The mechanisms whereby infection can contribute to clinical expression of CD include molecular mimicry or immune modulation. Based on the 12-amino acid homology sequence of adenovirus type 12 E1B protein and alpha-gliadin, it has been suggested that exposure to adenovirus type 12 E1B may sensitize individuals to gliadin and trigger CD. However, it is difficult to establish a causative relationship between adenovirus type 12 E1B and gliadin, because adenovirus type 12 E1B is also highly prevalent in the duodenal tissue of normal individuals (5). CD is epidemiologically associated with other viral infections, such as chronic hepatitis C, nonviral disorders including insulin-dependent diabetes, thyroid disease and cardiomyopathy, and HIV (6,7). This suggests that the association involves chronic immune stimulation, which in turn triggers an autoimmune reaction. One study (8) also showed a significant higher prevalence of Helicobacter pylori infection in patients with CD. Our case suggests, in conjunction with previous anecdotal evidence, that environmental factors other than gliadin may also be important in the clinical onset of CD. GI infection may trigger or facilitate the onset of clinical CD, either by increasing intestinal permeability (9) and, hence, the uptake of antigen in a genetically susceptible host, or by amplifying the immune response to gliadin.

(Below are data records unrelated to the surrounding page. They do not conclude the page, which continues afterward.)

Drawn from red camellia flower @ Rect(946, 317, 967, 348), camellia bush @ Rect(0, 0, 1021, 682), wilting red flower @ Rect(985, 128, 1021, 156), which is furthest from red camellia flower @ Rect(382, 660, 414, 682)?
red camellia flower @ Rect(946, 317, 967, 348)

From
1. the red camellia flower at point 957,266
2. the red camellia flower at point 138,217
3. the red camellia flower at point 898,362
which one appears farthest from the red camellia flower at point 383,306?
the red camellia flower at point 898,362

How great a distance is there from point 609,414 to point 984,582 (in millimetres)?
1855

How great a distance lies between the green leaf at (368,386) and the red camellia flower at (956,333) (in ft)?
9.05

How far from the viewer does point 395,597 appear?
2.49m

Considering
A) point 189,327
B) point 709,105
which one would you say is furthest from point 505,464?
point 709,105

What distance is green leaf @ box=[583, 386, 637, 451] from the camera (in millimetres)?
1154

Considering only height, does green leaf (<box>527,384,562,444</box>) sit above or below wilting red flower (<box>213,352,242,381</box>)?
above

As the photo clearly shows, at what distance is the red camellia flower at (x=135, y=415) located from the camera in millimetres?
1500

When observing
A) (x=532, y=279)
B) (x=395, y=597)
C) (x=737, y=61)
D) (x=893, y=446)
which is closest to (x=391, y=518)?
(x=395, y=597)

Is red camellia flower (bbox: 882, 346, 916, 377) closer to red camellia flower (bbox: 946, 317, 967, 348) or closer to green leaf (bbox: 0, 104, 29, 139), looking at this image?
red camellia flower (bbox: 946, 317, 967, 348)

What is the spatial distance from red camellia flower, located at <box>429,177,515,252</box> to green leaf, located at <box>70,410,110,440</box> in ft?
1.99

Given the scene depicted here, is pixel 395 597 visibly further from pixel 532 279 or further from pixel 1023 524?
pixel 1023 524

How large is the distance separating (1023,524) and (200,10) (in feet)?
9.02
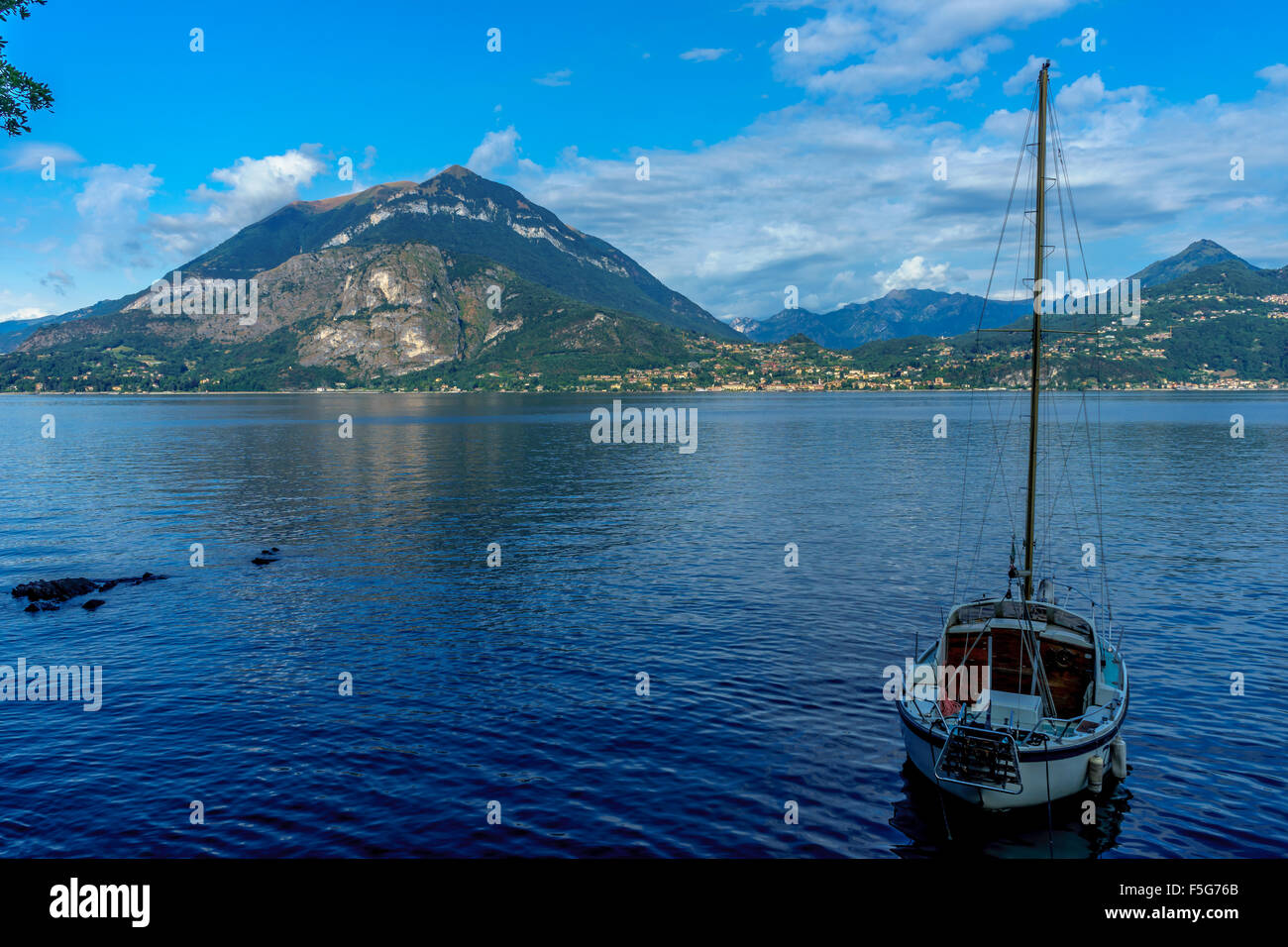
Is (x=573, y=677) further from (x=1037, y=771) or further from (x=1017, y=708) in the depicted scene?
(x=1037, y=771)

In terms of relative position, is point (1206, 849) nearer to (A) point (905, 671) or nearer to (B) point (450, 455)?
(A) point (905, 671)

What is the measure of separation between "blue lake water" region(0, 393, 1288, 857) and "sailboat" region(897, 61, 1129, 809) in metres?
1.47

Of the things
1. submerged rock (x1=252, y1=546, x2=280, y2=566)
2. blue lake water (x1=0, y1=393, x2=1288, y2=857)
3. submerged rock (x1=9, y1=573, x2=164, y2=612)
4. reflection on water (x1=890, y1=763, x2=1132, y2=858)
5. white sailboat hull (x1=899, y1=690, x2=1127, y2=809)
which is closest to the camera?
reflection on water (x1=890, y1=763, x2=1132, y2=858)

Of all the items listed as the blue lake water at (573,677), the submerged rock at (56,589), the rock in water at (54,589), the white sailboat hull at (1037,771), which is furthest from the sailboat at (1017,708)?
the rock in water at (54,589)

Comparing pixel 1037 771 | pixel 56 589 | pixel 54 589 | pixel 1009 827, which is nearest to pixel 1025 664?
pixel 1037 771

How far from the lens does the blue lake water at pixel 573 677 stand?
2247 cm

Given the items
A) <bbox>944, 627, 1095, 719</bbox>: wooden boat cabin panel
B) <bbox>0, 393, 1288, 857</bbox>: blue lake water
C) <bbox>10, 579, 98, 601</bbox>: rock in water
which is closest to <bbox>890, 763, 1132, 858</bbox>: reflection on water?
<bbox>0, 393, 1288, 857</bbox>: blue lake water

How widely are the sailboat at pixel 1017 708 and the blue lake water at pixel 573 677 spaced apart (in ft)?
4.82

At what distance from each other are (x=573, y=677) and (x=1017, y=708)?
1817 centimetres

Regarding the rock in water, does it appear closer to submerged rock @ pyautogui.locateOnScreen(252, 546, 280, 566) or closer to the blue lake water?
the blue lake water

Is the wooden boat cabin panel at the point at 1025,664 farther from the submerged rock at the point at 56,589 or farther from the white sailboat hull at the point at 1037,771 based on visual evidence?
the submerged rock at the point at 56,589

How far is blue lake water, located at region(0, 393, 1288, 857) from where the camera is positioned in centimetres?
2247

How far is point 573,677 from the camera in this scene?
34438mm
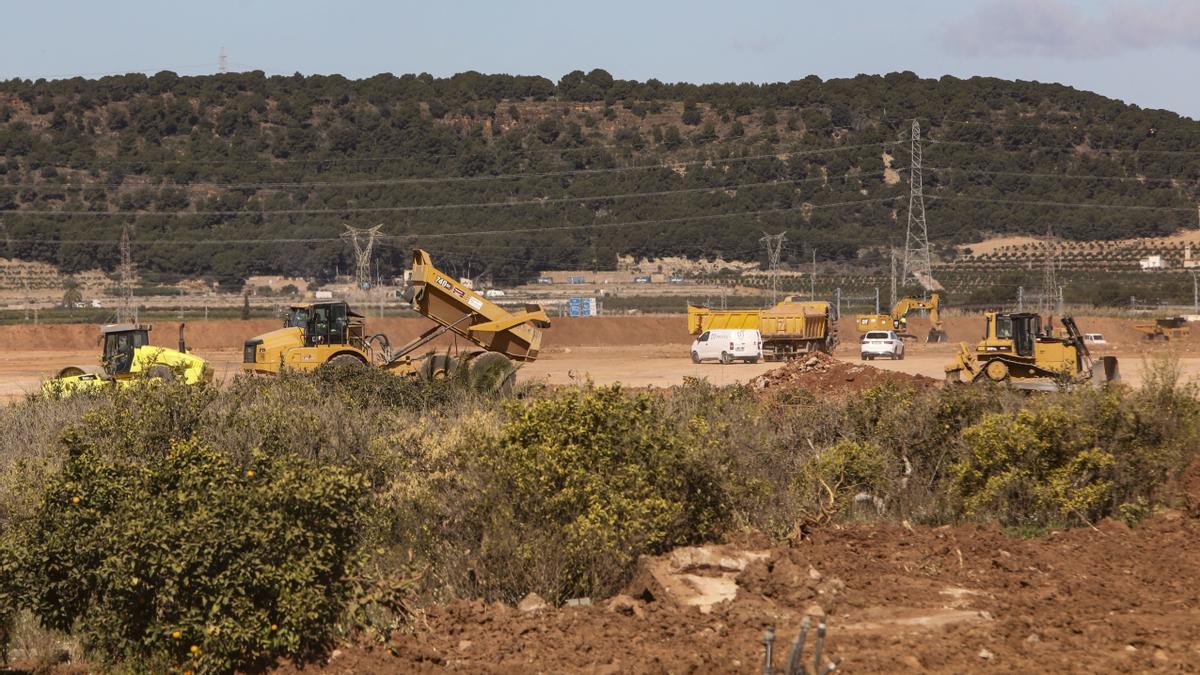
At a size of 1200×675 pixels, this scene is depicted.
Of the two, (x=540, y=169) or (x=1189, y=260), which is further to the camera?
(x=540, y=169)

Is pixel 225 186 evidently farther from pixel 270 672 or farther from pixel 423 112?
pixel 270 672

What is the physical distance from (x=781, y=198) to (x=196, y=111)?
6396 cm

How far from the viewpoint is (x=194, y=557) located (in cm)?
1059

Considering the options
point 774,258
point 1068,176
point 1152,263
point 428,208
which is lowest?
point 1152,263

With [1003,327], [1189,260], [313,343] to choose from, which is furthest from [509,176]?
[313,343]

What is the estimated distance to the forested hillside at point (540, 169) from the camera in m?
117

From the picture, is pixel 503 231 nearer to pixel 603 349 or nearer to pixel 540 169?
pixel 540 169

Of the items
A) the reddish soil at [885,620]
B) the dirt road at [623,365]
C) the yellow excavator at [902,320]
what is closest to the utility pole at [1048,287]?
the yellow excavator at [902,320]

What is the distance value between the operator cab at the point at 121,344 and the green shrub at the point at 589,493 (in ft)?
55.8

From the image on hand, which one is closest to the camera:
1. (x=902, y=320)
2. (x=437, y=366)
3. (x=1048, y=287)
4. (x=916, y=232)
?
Result: (x=437, y=366)

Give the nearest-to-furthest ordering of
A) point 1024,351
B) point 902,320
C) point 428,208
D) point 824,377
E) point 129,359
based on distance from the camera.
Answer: point 129,359 → point 824,377 → point 1024,351 → point 902,320 → point 428,208

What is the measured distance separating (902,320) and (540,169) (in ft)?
266

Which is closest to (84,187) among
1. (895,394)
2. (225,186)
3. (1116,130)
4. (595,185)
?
(225,186)

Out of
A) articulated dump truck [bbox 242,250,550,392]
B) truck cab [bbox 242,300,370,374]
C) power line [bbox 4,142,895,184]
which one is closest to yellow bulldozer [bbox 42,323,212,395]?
truck cab [bbox 242,300,370,374]
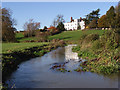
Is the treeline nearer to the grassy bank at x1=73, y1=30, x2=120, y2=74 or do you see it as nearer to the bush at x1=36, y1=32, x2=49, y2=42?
the bush at x1=36, y1=32, x2=49, y2=42

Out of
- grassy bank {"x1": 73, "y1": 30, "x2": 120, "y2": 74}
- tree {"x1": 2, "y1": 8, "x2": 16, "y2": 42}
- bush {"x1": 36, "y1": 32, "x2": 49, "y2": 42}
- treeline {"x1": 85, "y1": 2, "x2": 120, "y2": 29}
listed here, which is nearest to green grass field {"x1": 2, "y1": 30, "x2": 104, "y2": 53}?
treeline {"x1": 85, "y1": 2, "x2": 120, "y2": 29}

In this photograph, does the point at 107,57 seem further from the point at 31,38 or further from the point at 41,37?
the point at 31,38

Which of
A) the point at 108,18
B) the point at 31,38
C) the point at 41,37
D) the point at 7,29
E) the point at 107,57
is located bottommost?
the point at 107,57

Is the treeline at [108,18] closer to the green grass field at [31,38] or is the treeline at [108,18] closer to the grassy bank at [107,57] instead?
the green grass field at [31,38]

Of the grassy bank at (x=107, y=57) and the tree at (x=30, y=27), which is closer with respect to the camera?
the grassy bank at (x=107, y=57)

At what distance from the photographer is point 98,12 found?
6988cm

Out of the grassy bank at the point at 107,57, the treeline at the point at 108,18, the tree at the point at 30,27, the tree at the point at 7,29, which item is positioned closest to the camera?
the grassy bank at the point at 107,57

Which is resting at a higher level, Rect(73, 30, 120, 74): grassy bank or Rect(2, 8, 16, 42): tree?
Rect(2, 8, 16, 42): tree

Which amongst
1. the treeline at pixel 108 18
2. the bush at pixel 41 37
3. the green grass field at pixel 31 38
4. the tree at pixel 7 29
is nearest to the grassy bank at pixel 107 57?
the green grass field at pixel 31 38

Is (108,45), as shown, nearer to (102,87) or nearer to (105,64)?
(105,64)

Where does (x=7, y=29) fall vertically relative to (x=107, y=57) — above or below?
above

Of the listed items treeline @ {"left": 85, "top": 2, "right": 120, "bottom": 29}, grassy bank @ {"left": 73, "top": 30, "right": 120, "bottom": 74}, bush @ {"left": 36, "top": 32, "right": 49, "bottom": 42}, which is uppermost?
treeline @ {"left": 85, "top": 2, "right": 120, "bottom": 29}

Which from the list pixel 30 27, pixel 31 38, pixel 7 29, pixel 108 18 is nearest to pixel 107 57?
pixel 7 29

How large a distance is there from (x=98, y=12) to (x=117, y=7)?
62.6 ft
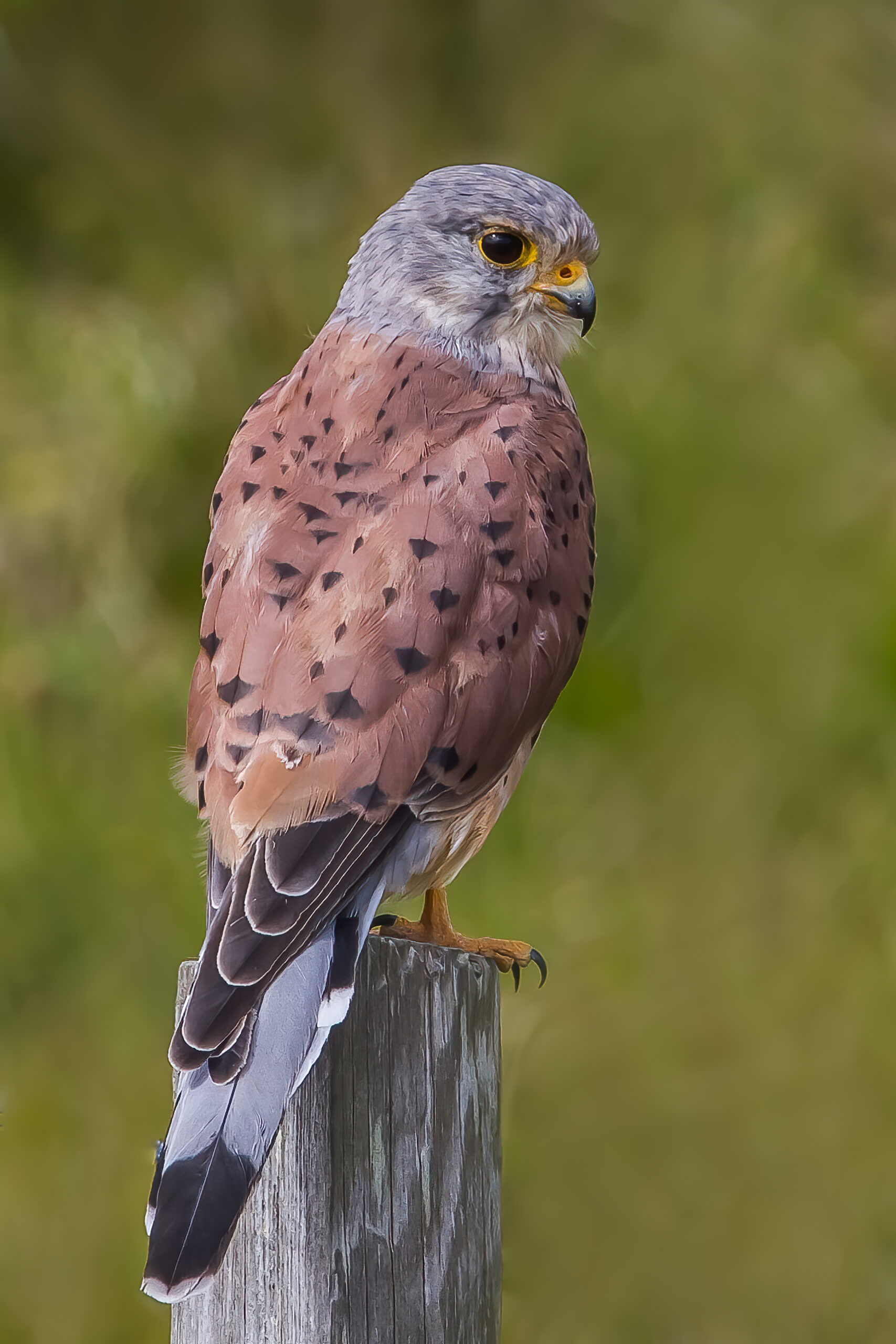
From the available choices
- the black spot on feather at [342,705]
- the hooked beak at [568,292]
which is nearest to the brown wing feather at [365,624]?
the black spot on feather at [342,705]

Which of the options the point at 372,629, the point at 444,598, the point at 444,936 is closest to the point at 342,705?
the point at 372,629

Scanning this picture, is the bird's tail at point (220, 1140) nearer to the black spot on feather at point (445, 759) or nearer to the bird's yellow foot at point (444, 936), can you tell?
the black spot on feather at point (445, 759)

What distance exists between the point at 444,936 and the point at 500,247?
3.97 feet

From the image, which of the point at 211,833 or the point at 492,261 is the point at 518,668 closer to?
the point at 211,833

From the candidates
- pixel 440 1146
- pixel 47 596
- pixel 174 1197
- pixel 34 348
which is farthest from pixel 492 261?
pixel 34 348

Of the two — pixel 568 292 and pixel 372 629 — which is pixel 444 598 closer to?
pixel 372 629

Most cases of CD go unrecognized, and there is a spectrum of clinical presentation ranging from mild GI symptoms resembling IBS to frank malabsorption (10). The average delay from onset of symptoms to diagnosis of CD is 11 years, and the likelihood of delay is especially high when the patient’s symptoms are consistent with IBS and the clinical picture is not one of classic CD (11). Infective gastroenteritis is now a well-established risk factor for the development of IBS (12), and there is evidence that infectious gastroenteritis represents a risk factor for the development of chronic intestinal diseases such as inflammatory bowel disease (13). Recent epidemiological studies indicate that CD is, in fact, a very common disorder, and its mimicry of IBS is becoming increasingly recognized. The findings described in the present study should encourage clinicians to consider CD in the differential diagnosis of patients who have persistent IBS-like symptoms after a confirmed episode of gastroenteritis. Moreover, it should be recognized that an initial negative biopsy may be insufficient to rule out organic small intestinal disease; follow-up may be required, because sampling errors may lead to a false-negative diagnosis at the outset or the classic histological lesions may take time to develop.
CONCLUSION
The present case suggests that although postinfective IBS is a common condition, persistent IBS-like symptoms after an episode of gastroenteritis may also be indicative of CD. In patients with persistent symptoms, the accuracy of celiac serology is sufficiently high and, thus, it should be considered as a first-line screening test for unexplained GI tract symptoms.